PARTS OF THE EXERCISE:
a) Translate this sentence from the commit diff into Spanish: "Test loading the full dataset with frac=1.0 (default)."
b) Continue the commit diff that removes the UNSW_NB15 load, picking up right after its last line.

QUOTED PASSAGE:

================================

Remove UNSW_NB15 load. Has not been used (yet)

c4ts0up · c4ts0up · commit 559996ef8c3c · 2025-06-10T22:50:52.000-05:00
Signed-off-by: Álvaro Bacca Peña &lt;a.baccap@uniandes.edu.co&gt;
diff --git a/tests/test_utils.py b/tests/test_utils.py
@@ -23,8 +23,7 @@
 import numpy as np
 import tensorflow as tf
 
-from art.utils import projection, random_sphere, uniform_sample_from_sphere_or_ball, to_categorical, least_likely_class, \
-    load_unsw_nb15
+from art.utils import projection, random_sphere, uniform_sample_from_sphere_or_ball, to_categorical, least_likely_class
 from art.utils import load_dataset, load_iris, load_mnist, load_nursery, load_cifar10
 from art.utils import second_most_likely_class, random_targets, get_label_conf, get_labels_np_array, preprocess
 from art.utils import compute_success_array, compute_success, check_and_transform_label_format
@@ -470,68 +469,6 @@ def test_nursery(self):
         self.assertEqual(x_train.shape[0], y_train.shape[0])
         self.assertEqual(x_test.shape[0], y_test.shape[0])
 
-    # FIXME: 52 secs to run. Its too long. Mock the web result with a subsample of the data
-    def test_load_unsw_nb15_full(self):
-        """Test loading the full dataset with frac=1.0 (default)."""

================================

SUPPLIED MATERIAL:
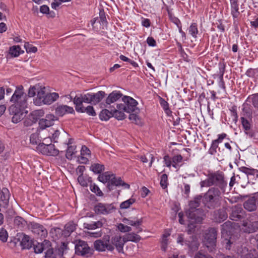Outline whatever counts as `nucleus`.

================================

ANSWERS:
a) Probar la carga del conjunto de datos completo con frac=1.0 (valor predeterminado).

b)
-        (x_train, y_train), (x_test, y_test) = load_unsw_nb15()
-
-        # size validation
-        total_samples = 2_540_047       # FIXME: official sources say there are 2_540_044, but I counted in Excel
-        self.assertEqual(x_train.shape[0] + x_test.shape[0], total_samples)
-        self.assertEqual(len(y_train) + len(y_test), total_samples)
-        self.assertEqual(x_train.shape[0], len(y_train))
-        self.assertEqual(x_test.shape[0], len(x_test))
-
-
-    def test_load_unsw_nb15_frac(self):
-        """Test loading the full dataset with frac=0.1"""
-        (x_train, y_train), (x_test, y_test) = load_unsw_nb15(frac=0.1)
-
-        # size validation
-        total_samples = 254_005
-        self.assertEqual(x_train.shape[0] + x_test.shape[0], total_samples)
-        self.assertEqual(len(y_train) + len(y_test), total_samples)
-        self.assertEqual(x_train.shape[0], len(y_train))
-        self.assertEqual(x_test.shape[0], len(x_test))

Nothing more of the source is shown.